*Description of the task*.
An exact copy of every entry is needed, without any of the pictures.

*Data to examine*.
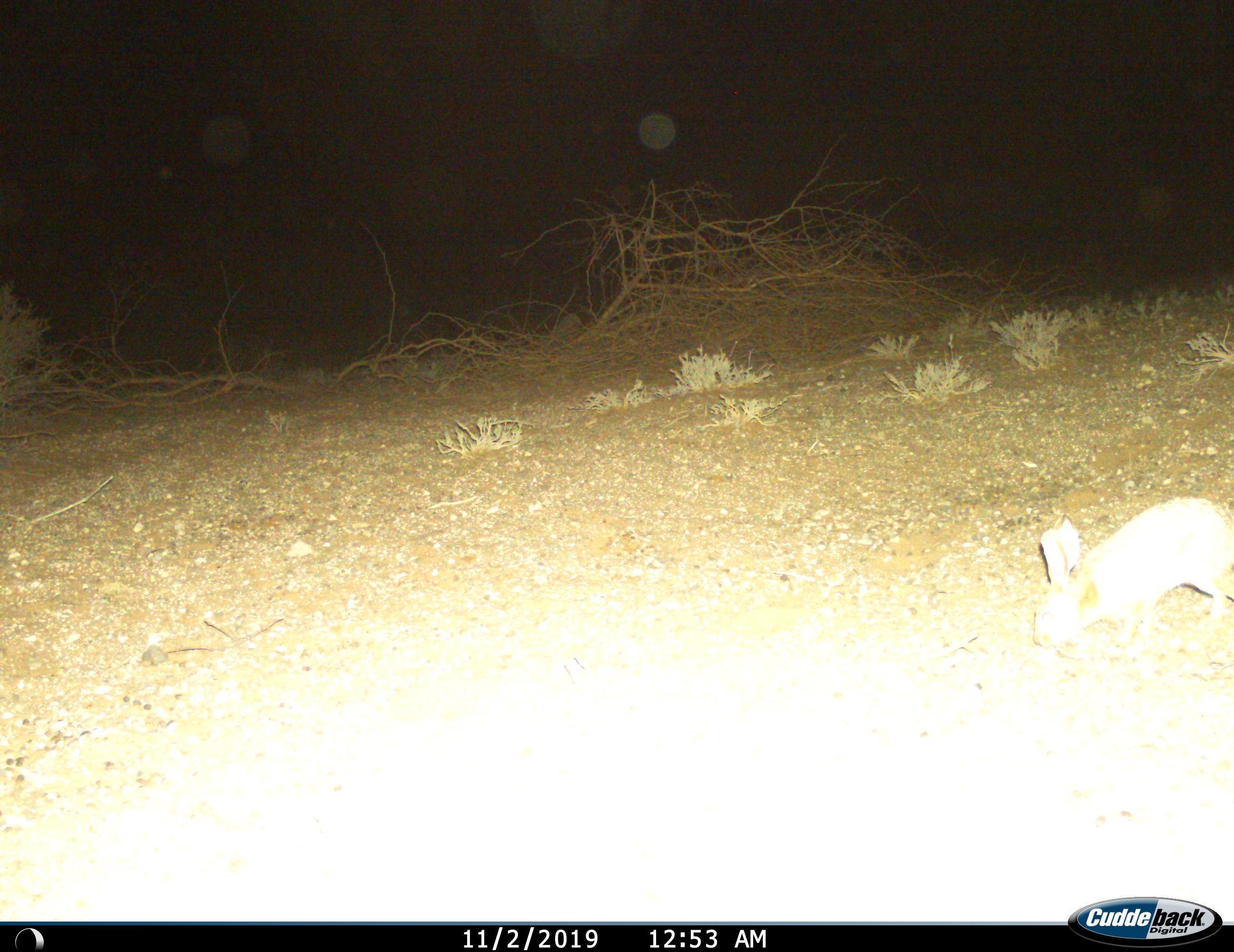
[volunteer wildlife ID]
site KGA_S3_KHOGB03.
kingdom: Animalia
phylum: Chordata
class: Mammalia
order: Lagomorpha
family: Leporidae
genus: Lepus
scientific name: Lepus capensis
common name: cape hare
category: harecape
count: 1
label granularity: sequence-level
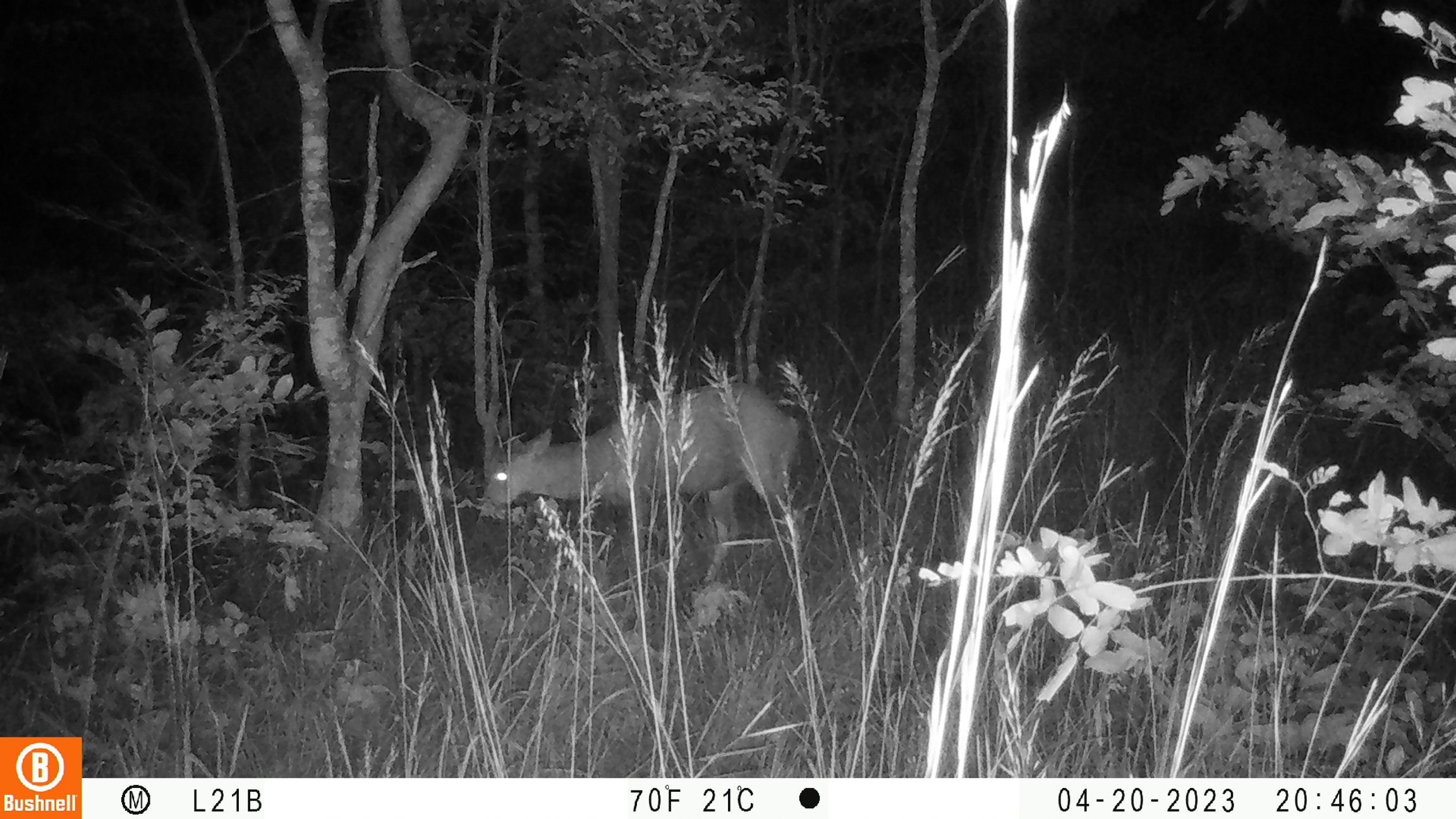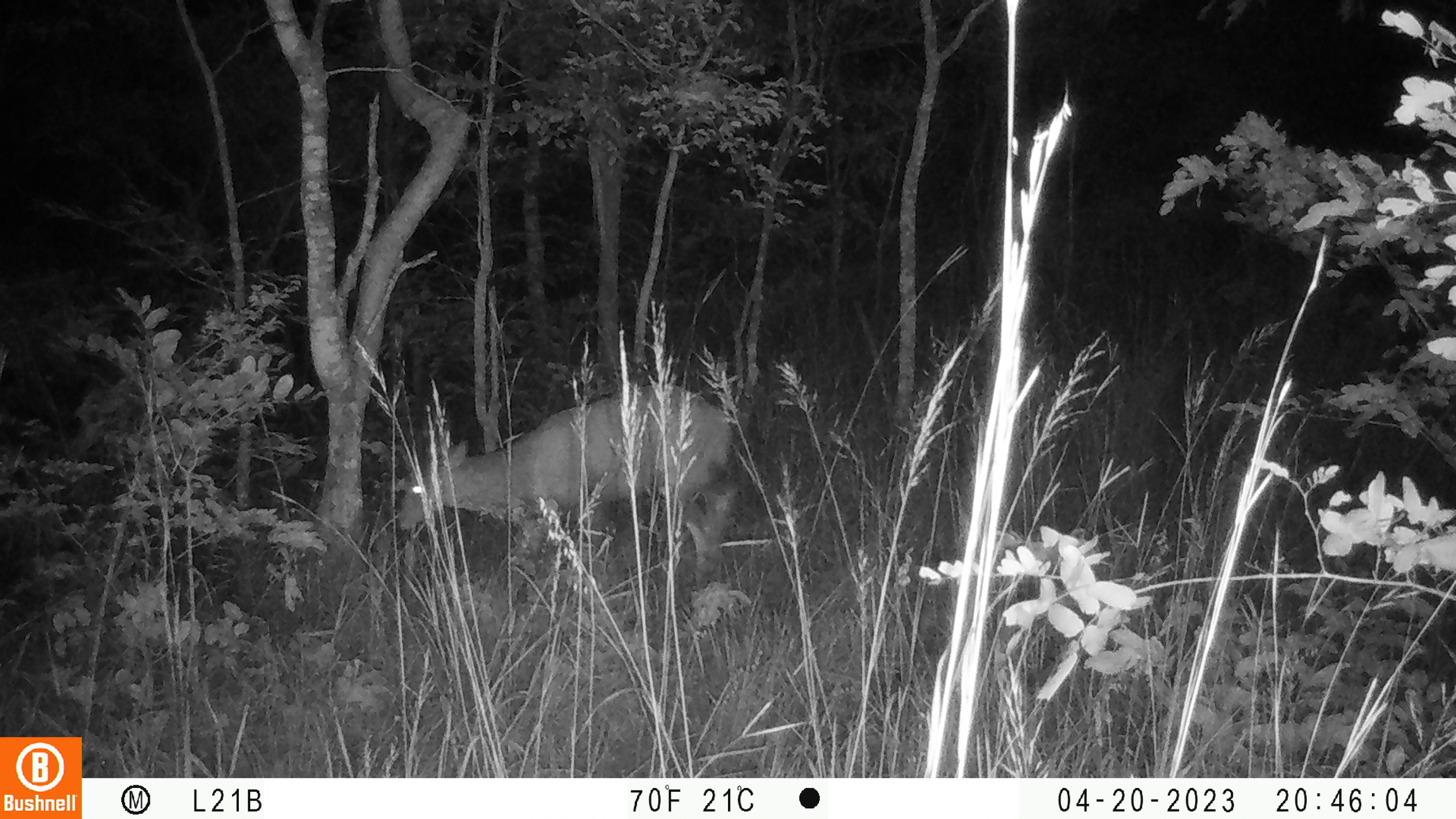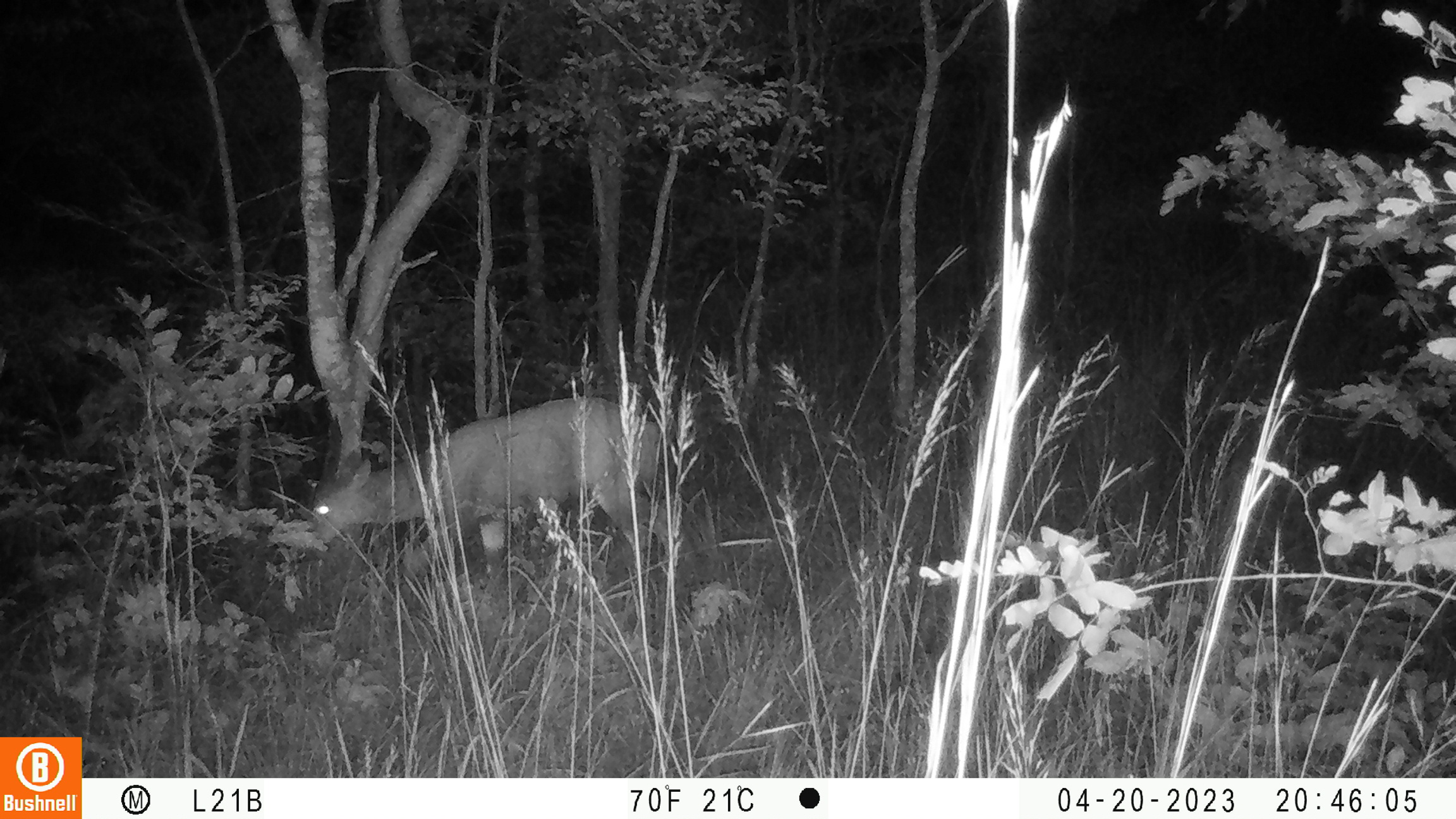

*Completed task*.
[volunteer wildlife ID]
site KGA_S3_KHOGB03.
kingdom: Animalia
phylum: Chordata
class: Mammalia
order: Lagomorpha
family: Leporidae
genus: Lepus
scientific name: Lepus capensis
common name: cape hare
category: harecape
count: 1
label granularity: sequence-level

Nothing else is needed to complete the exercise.